Ein aktuelles Resultat dieses Modells ist das von Christian Kerez entworfene Schulhaus Leutschenbach in Zürich Nord, das sich zurzeit im Bau befindet und dessen Eröffnung für 2009 geplant ist. Das Projekt wurde im Vorfeld lediglich in den Grundsätzen definiert, und die architektonische Lösung wurde im Wettbewerbsverfahren gefunden. Die Wettbewerbsgrundlagen umschrieben das Bedürfnis der Schule nach Klassenzimmern (Ateliers), Mehrzwecksaal (Bühne), Bibliothek (Imaginarium) und benutzbaren Erschliessungsflächen (Foren und Nischen). Deren räumliche Umsetzung wurde bewusst den Entwurfsteams überlassen. Das aus diesem Prozess entstandene Schulhaus erfüllt alle betrieblichen Anforderungen, gibt aber darüber hinaus ein radikales städtebaulich-architektonisches Statement ab. Kein Standard hätte diese Prägnanz und Klarheit schaffen können.

Etablierte Firmen in den USA

Im Gegensatz zur Schweizer Wettbewerbskultur verlassen sich amerikanische Gemeinden in der Regel auf bewährte Standardlösungen. In den USA werden – vor allem in Staaten entlang der Ostküste – strikte und umfassende Vorgaben erstellt, die auf Sicherheit, problemlosen Unterhalt und einfache bauliche Lösung zielen. Wenn solche strengen Raumstandards mit ebenso strengen Kostenvorgaben und standardisierten Raumprogrammen gekoppelt werden, bleibt den Entwerfenden wenig Spielraum für Innovation. Wie in kleineren Schweizer Gemeinden werden auch in den USA häufig Architekturbüros mit der Projektdefinition beauftragt; doch im Unterschied zur Schweiz können sich diese Büros anschliessend auch für den Planungsauftrag bewerben. Zudem sind zahlreiche Firmen entstanden, die Gemeinden als professionelle Bauherrenberater in der Definition, in der Entwicklung und im Management des Projekts unterstützen. Auf diese Weise wird der Architekturwettbewerb zusehends von einer aktiven Akquisition durch Büros verdrängt, die aufgrund ihrer Expertisen und Erfolgsbeispiele überzeugen. Warum soll eine Gemeinde unter diesen Umständen noch das Risiko eines Wettbewerbs eingehen? Kritisch ist, dass dieses Modell junge und innovative Büros, die noch keinen Vorgängerbau vorweisen können, aus dem Markt ausschliesst.

■ ZU ERLEDIGENDE AUFGABEN:
1: Für welches Jahr ist laut dem Text zum Schulhausbau die Eröffnung des Schulhauses Leutschenbach geplant?
2: Nehmen Sie den Text zum Schulhausbau nach seinem letzten Satz wieder auf und führen Sie ihn weiter.

■ DATENTEIL:
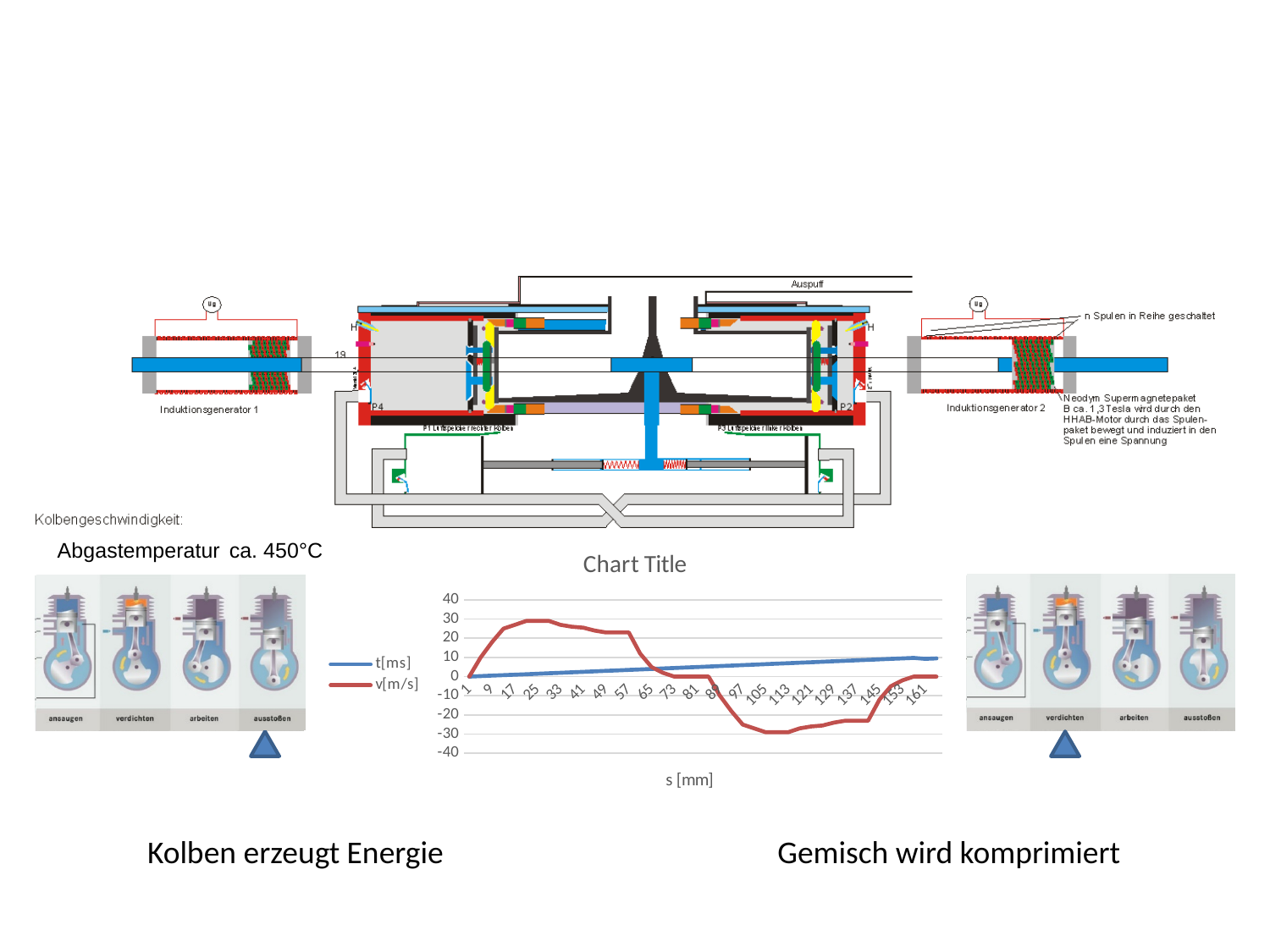
How many series does the chart's legend list? 2 Is the value of v[m/s] at s = 17 greater or less than 20? greater Does the t[ms] series rise or fall as s increases along the x axis? rises How many tick labels are shown on the chart's x axis? 21 What is the title of the chart? Chart Title Is the value of v[m/s] at s = 113 greater or less than -20? less Is the highest value of the v[m/s] series greater or less than 20? greater What is the label of the chart's x axis? s [mm] At s = 113, which series has the larger value, t[ms] or v[m/s]? t[ms] What kind of chart is shown on the slide? line chart At s = 17, which series has the larger value, t[ms] or v[m/s]? v[m/s]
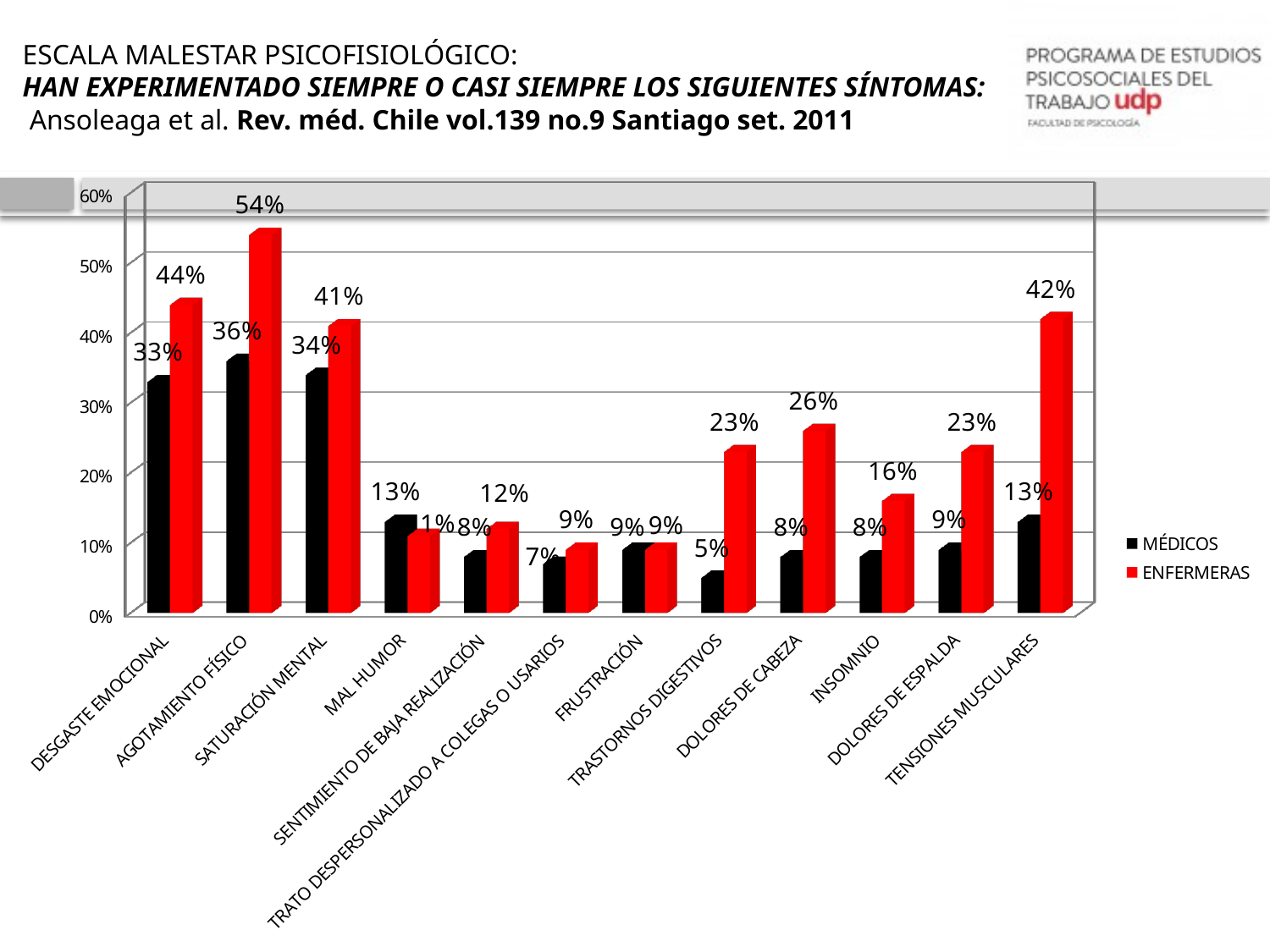
What is the value for ENFERMERAS for AGOTAMIENTO FÍSICO? 54% Which category has the lowest value for MÉDICOS? TRASTORNOS DIGESTIVOS What type of chart is shown on the slide? bar chart Which is larger for INSOMNIO, the MÉDICOS value or the ENFERMERAS value? ENFERMERAS What is the value for ENFERMERAS for TENSIONES MUSCULARES? 42% Which series is shown in red in the legend? ENFERMERAS How many series does the legend list? 2 What is the difference between the ENFERMERAS and MÉDICOS values for DOLORES DE CABEZA? 18% Which category has the highest value for ENFERMERAS? AGOTAMIENTO FÍSICO What is the value for MÉDICOS for DESGASTE EMOCIONAL? 33% How many symptom categories are shown on the x axis? 12 What is the value for MÉDICOS for TRASTORNOS DIGESTIVOS? 5%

■ LÖSUNGEN NACH NUMMER:
1: Für 2009.

2:
Die WMEP Interdistrict Downtown School in Minneapolis belegt indes, dass auch das amerikanische Vorgehen zu innovativen Ergebnissen führen kann. Die Cuningham Group Architecture, ein in Minneapolis und mehreren weiteren amerikanischen Städten ansässiges Architekturbüro, hat den Bau im Auftrag von nicht weniger als elf Schulgemeinden definiert, projektiert und realisiert. Dank dem direkten Auftragsverhältnis zwischen Planungsfachleuten und Betreiber konnte das moderne Betriebskonzept der Schule schon früh in die Projektdefinition einfliessen. Das Schulhaus ist für 600 Kinder ab dem Kindergartenalter bis zum zwölften Schuljahr konzipiert und umfasst vier Geschosse. Im Erdgeschoss befinden sich die Spezialräume – Bibliothek, Computerraum, Administration, Werkzimmer und Gymnastikräume – sowie ein Mehrzweckraum, der auch zur Mittagsverpflegung dient (externe Belieferung). Die Klassengeschosse sind grösstenteils offen: Die Klassenzimmer bilden räumliche Nischen, welche die Zusammenarbeit zwischen Klassen nicht ausschliessen. Das Gebäude weist alle oben beschriebenen Raumarten auf: von den Nischen, die durch mobile Möbel gebildet werden können, bis zum Imaginarium der Bibliothek.

Gute Ergebnisse, viel Entwicklungsbedarf

Das Zürcher Vorgehen bei Wettbewerben stösst in den USA gegenwärtig auf grosses Interesse – insbesondere weil die Stadt das Projekt selber definiert, bevor sie externe Architektur- und Planungsfachleute beizieht, und solide Grundlagen für das Projekt schafft, ohne die architektonische Innovation mit Standards unnötig einzuschränken. Im Schulhausbau muss die Schweiz den internationalen Vergleich also nicht scheuen. Doch sie darf sich mit dem Erreichten auch nicht zufriedengeben. Ganz im Sinne des Ingenieurs Henry Petroski – «Form does not follow function! Form follows failure.» – soll der Schulhausbau weiterhin kritisch auf seine Schwächen geprüft werden, damit die Fehler der Vergangenheit nicht in die Zukunft getragen werden. Der Austausch im Rahmen der Wanderausstellung hat gezeigt, dass auf beiden Seiten des Atlantiks ähnliche Themen aktuell sind, auch wenn sich die Lösungsansätze zuweilen stark unterscheiden.

Anmerkungen
[1] Die Ausstellung zeigt 27 Schulbauten aus der Schweiz und Europa, welche die ETH und die Stadt Zürich als richtungsweisende Beispiele zusammengetragen haben. Sie wurde unter der Schirmherrschaft des American Institute of Architects (AIA) in Zusammenarbeit mit dem Schweizer Konsulat ins Englische übersetzt. Im Februar 2007 war die Ausstellung zu Gast in New York, im September 2007 in Minneapolis, im März 2008 in Washington DC und im Juni 2008 in Boston. Weitere Stationen werden Portland, Dallas und San Francisco sein.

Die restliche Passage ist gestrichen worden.